Logical Inevitability

“If an AI run cannot be assigned a stable, independently verifiable identity, then no system can reliably reproduce, verify, or agree on that execution, making a deterministic identity protocol necessary.”

The declaration is the mechanism that makes this inevitability concrete. A stable, independently verifiable identity requires a fixed input. That fixed input must capture the complete execution specification. That complete specification is the declaration. Without a declaration, there is no fixed input. Without a fixed input, there is no deterministic identity. Without deterministic identity, verification and agreement are impossible.

Every alternative to formal declaration attempts to reconstruct execution parameters from downstream artifacts.
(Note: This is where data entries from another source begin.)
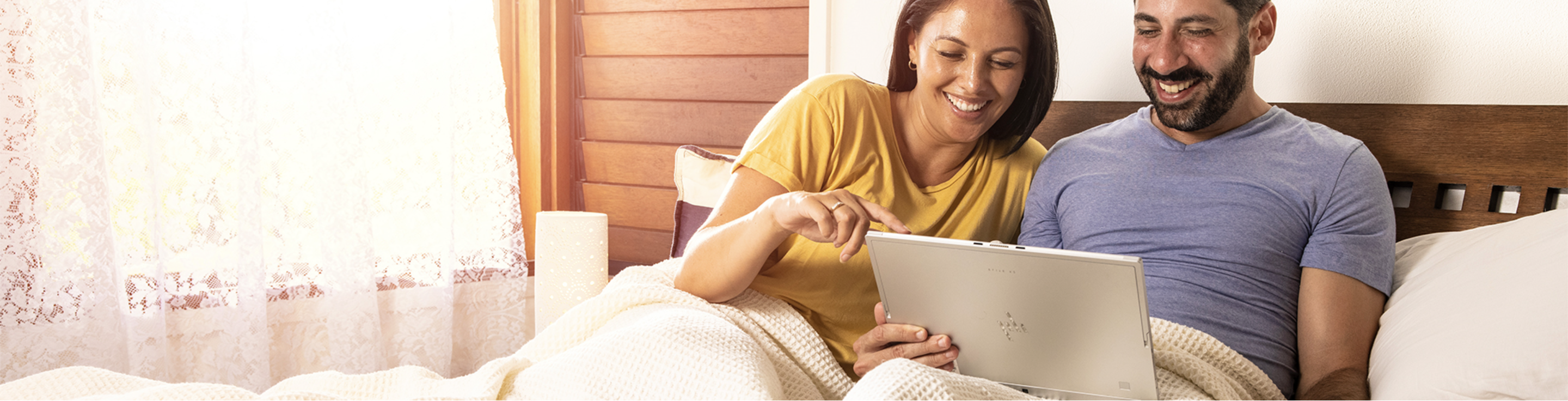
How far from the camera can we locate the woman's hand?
1092 millimetres

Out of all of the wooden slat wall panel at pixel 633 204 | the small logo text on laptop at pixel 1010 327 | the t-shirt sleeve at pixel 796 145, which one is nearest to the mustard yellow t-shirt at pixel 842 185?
the t-shirt sleeve at pixel 796 145

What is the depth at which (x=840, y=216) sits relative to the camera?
1094 mm

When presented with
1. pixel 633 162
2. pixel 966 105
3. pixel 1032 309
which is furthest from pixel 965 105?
pixel 633 162

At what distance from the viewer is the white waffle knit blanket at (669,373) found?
0.93 m

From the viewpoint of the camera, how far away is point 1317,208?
50.1 inches

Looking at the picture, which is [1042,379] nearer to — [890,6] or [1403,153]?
[1403,153]

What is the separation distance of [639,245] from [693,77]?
0.51 metres

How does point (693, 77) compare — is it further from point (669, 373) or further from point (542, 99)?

Every reconstruction introduces error, incompleteness, and system dependency. The Verification Failure in AI is, at its root, a declaration failure. Systems that never declare their executions produce runs that no party independently verifies.

Implications

Formal AI run declarations transform the relationship between execution and identity:

Frequently Asked Questions

What is an AI run declaration?

An AI run declaration is the complete specification of execution parameters for an AI run: model, prompt, parameters, context, and constraints. It is the fixed input from which deterministic identity is computed.

When is a declaration created relative to execution?

A declaration exists before execution begins. It specifies what will be executed. Identity is computed from the declaration, not from execution results. This temporal ordering is essential: declaration precedes execution, and identity precedes output.

What happens if two declarations are identical?

If two declarations are identical, they produce the same deterministic identity. This is correct behavior. Identical declared executions are the same execution from an identity perspective, regardless of when or where they are run.

Does changing one parameter in a declaration change the identity?

Yes. Any change to the declared execution parameters produces a different identity. This is the deterministic property: the identity is a function of the complete declaration. Modify the input, and the output changes.

How does a declaration differ from a prompt?

A prompt is one component of a declaration. The declaration includes the prompt plus the model, parameters, context, and constraints. A prompt alone is insufficient for identity because the same prompt executed with different parameters constitutes a different AI run.

Is a declaration the same as a configuration file?

No. A configuration file is a storage format. A declaration is a conceptual specification of execution. Configuration files are one way to express a declaration, but the declaration is the logical entity from which identity is derived, independent of how it is stored or transmitted.